→ **Task directions**
Copy the entries below verbatim, from the line containing "channels: SDO/AIA 171, 131, 304" through the line containing "[AIA 171Å start]", including both of those lines.

→ **Supplied records**
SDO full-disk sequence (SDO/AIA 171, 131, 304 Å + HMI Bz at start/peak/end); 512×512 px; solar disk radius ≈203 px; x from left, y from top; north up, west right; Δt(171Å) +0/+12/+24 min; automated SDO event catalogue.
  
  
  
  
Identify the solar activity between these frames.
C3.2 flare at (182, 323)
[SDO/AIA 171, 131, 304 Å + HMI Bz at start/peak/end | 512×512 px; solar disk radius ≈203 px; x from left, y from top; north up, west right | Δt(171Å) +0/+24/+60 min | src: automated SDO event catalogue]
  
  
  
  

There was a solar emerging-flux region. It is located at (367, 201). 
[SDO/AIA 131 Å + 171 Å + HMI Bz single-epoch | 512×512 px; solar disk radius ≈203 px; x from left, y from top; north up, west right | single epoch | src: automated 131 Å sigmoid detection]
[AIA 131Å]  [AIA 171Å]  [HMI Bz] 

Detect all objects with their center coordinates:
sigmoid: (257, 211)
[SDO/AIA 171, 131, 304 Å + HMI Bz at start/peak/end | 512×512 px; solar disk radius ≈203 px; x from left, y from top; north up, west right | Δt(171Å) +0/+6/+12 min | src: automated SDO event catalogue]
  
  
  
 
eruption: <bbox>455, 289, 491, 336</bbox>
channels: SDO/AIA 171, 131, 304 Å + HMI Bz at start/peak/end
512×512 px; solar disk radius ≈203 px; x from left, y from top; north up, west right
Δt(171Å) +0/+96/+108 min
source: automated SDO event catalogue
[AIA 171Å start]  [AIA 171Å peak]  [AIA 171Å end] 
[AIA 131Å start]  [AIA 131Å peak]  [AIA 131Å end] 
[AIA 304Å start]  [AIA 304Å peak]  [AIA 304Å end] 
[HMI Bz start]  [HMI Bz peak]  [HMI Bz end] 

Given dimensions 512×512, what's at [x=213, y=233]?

→ **Result for this task**
channels: SDO/AIA 171, 131, 304 Å + HMI Bz at start/peak/end
512×512 px; solar disk radius ≈203 px; x from left, y from top; north up, west right
Δt(171Å) +0/+96/+108 min
source: automated SDO event catalogue
[AIA 171Å start]  [AIA 171Å peak]  [AIA 171Å end] 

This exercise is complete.